## BRIEF
Once the line containing "genus: Oryx" is found in the listing below, return it and each line after it through the last, exactly as given.

## AVAILABLE DATA
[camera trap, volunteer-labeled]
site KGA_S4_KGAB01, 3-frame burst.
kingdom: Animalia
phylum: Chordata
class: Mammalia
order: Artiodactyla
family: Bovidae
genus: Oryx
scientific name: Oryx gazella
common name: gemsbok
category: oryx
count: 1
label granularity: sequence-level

## COMPLETED TASK
genus: Oryx
scientific name: Oryx gazella
common name: gemsbok
category: oryx
count: 1
label granularity: sequence-level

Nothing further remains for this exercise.